Abstract: with the Semantic Tagger, you can use Python Multilingual Ucrel Semantic Analysis System (PyMUSAS) to tag your text so you can extract token level semantic tags from the tagged text. PyMUSAS, is a rule based token and Multi Word Expression (MWE) semantic tagger. The tagger can support any semantic tagset, however the currently released tagset is for the UCREL Semantic Analysis System (USAS) semantic tags.
In addition to the USAS tags, you will also see the lemmas and Part-of-Speech (POS) tags in the text. For English, the tagger also identifies and tags Multi Word Expressions (MWE), i.e., expressions formed by two or more words that behave like a unit such as 'South Australia'.
For instructions on how to use the Semantic Tagger, please refer to the Semantic Tagger User Guide.
This tool has been designed for use with minimal setup from users.

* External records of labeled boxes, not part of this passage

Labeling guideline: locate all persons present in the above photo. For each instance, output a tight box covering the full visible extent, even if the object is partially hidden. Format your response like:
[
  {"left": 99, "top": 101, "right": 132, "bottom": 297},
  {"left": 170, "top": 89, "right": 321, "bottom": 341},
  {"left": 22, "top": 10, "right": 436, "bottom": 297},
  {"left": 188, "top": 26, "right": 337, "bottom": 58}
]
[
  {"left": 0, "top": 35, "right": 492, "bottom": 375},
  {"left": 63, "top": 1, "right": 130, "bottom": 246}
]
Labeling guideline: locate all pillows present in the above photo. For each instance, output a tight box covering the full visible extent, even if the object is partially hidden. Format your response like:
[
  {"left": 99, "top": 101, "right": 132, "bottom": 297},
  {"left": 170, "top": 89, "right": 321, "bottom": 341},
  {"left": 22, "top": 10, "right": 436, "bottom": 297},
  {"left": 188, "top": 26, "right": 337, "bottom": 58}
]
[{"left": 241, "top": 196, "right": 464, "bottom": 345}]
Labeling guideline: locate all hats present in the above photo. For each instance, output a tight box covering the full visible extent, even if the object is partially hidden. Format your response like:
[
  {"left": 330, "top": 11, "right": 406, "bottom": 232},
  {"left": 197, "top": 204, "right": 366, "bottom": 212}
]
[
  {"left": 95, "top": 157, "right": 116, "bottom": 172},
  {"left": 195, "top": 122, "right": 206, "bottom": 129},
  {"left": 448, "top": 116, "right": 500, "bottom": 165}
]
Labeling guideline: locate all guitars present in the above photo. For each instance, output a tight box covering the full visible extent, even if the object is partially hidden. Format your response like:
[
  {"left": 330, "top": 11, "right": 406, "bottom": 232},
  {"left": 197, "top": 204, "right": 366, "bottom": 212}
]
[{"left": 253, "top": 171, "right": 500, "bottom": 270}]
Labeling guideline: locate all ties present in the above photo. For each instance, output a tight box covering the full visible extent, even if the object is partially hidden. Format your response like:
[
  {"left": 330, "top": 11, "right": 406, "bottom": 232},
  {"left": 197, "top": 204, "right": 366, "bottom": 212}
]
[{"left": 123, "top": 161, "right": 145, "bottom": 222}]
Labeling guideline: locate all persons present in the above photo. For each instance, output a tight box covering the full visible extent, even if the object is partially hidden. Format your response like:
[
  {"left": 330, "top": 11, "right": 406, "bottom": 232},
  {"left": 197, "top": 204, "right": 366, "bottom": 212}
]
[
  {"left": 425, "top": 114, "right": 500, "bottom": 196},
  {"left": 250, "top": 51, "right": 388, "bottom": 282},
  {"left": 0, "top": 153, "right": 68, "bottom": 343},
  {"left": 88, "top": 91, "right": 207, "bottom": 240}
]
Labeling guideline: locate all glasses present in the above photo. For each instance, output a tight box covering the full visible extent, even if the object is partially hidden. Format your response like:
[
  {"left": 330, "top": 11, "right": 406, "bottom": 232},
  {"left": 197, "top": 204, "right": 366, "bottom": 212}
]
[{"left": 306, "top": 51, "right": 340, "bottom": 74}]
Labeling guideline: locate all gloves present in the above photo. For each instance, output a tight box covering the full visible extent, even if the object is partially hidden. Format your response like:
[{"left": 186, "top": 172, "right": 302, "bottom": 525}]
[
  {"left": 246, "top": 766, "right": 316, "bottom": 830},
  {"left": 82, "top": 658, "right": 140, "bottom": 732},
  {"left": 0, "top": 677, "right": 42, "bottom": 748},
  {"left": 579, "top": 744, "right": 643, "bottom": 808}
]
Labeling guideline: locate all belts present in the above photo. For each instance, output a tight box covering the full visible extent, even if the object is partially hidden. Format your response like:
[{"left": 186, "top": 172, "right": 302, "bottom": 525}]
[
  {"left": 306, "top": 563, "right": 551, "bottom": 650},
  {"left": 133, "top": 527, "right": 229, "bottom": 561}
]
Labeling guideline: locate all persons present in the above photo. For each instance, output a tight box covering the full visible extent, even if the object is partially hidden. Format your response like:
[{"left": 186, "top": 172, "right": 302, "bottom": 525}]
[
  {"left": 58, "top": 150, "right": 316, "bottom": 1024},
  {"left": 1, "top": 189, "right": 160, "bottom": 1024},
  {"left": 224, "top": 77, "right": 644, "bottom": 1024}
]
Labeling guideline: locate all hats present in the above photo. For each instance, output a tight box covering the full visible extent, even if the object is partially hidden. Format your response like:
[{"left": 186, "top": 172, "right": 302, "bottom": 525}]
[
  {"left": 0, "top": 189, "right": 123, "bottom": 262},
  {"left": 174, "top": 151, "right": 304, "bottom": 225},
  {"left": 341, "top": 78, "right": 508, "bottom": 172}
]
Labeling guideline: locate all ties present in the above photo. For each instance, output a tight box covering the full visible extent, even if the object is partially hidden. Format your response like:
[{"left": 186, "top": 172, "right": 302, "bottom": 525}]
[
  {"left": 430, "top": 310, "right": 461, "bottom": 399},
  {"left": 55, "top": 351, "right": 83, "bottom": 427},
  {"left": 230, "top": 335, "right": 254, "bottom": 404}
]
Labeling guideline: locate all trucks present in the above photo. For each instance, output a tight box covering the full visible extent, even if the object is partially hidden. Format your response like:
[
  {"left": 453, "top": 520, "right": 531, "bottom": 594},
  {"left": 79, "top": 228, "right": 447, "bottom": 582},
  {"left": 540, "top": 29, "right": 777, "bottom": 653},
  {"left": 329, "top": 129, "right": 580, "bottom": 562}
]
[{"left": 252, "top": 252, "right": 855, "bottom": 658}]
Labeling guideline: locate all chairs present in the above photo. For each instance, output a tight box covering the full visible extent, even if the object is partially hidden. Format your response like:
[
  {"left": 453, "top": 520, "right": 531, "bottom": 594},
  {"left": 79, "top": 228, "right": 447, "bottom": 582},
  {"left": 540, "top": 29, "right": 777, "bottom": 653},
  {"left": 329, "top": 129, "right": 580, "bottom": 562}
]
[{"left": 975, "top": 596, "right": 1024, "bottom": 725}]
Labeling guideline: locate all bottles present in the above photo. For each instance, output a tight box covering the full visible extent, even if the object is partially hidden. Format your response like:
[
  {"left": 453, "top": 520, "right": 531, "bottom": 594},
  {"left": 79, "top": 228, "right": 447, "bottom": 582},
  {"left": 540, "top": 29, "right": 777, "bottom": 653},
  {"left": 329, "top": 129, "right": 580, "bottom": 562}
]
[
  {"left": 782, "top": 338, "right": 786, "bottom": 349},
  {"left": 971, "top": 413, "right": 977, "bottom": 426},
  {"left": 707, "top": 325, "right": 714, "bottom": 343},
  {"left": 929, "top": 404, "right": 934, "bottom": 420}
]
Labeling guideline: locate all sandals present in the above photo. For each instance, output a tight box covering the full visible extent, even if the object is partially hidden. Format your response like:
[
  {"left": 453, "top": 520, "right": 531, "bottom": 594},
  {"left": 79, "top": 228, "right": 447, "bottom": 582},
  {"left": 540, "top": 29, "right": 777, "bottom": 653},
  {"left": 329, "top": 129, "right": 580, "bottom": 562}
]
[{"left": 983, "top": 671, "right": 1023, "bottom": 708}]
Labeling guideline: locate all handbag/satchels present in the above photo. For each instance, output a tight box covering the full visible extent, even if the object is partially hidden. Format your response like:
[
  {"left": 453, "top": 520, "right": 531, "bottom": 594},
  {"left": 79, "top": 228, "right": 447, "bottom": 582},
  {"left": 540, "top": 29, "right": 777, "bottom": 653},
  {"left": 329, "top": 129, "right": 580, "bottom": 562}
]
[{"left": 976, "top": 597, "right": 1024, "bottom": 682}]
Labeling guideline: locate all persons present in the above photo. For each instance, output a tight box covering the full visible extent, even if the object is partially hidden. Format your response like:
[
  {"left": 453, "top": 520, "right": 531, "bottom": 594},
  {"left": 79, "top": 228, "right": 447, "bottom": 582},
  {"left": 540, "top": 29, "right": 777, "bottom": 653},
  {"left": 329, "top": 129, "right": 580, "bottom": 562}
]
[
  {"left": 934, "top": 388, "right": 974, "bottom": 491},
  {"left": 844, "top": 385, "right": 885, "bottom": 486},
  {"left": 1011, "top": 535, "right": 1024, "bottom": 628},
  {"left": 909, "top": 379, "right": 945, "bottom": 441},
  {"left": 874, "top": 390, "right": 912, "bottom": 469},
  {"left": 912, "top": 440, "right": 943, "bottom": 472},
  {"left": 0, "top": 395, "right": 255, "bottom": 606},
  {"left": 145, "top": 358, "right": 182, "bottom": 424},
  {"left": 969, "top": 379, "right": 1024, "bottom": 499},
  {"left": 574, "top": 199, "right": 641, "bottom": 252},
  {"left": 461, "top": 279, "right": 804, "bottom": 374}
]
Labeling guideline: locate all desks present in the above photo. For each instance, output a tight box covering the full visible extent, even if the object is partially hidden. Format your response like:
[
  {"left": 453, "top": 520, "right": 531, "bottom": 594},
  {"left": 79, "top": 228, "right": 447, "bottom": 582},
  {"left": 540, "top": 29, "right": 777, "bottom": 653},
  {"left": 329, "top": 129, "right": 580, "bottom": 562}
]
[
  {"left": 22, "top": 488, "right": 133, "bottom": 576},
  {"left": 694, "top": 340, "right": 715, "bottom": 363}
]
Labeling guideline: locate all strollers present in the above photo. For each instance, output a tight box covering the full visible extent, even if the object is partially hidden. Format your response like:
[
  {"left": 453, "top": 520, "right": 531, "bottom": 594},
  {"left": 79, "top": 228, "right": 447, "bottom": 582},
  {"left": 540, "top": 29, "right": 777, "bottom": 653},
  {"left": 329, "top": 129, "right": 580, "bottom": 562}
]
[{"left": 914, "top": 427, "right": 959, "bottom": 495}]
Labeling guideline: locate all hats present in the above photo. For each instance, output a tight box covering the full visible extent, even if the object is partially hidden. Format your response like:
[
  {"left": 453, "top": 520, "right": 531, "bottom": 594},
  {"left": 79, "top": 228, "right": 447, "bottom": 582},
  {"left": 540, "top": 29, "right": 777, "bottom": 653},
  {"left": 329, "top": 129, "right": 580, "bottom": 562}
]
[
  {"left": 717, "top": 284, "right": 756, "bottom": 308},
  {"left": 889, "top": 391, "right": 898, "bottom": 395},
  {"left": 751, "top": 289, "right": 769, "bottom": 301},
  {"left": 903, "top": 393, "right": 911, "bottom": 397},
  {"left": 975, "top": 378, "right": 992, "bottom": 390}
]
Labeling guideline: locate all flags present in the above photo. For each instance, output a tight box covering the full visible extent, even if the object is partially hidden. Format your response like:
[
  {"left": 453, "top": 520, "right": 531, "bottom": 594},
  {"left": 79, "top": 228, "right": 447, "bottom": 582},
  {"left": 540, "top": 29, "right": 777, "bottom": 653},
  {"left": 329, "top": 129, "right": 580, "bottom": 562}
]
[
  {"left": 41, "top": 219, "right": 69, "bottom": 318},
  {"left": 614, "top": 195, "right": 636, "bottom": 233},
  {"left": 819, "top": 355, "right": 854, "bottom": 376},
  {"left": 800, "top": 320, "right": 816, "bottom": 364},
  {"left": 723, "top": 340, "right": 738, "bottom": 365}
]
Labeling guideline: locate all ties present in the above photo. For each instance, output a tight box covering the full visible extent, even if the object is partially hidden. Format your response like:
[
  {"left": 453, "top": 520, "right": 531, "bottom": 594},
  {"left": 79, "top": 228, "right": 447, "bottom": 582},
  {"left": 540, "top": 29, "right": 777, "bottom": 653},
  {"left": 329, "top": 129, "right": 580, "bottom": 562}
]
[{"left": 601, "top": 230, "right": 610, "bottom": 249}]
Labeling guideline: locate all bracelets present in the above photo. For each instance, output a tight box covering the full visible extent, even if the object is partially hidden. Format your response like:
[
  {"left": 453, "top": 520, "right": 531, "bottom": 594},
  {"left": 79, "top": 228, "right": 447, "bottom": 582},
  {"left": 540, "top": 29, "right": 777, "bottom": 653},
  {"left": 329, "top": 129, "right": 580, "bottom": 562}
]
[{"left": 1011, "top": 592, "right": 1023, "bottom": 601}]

You are able to run it in the cloud and any dependencies with other packages will be installed for you automatically. In order to launch and use the tool, you just need to click the below icon.
Note: CILogon authentication is required. You can use your institutional, Google or Microsoft account to login. If you have trouble authenticating, please refer to the CILogon troubleshooting guide.
If you do not have access to any of the above accounts, you can use the below link to access the tool (this is a free Binder version, limited to 2GB memory only).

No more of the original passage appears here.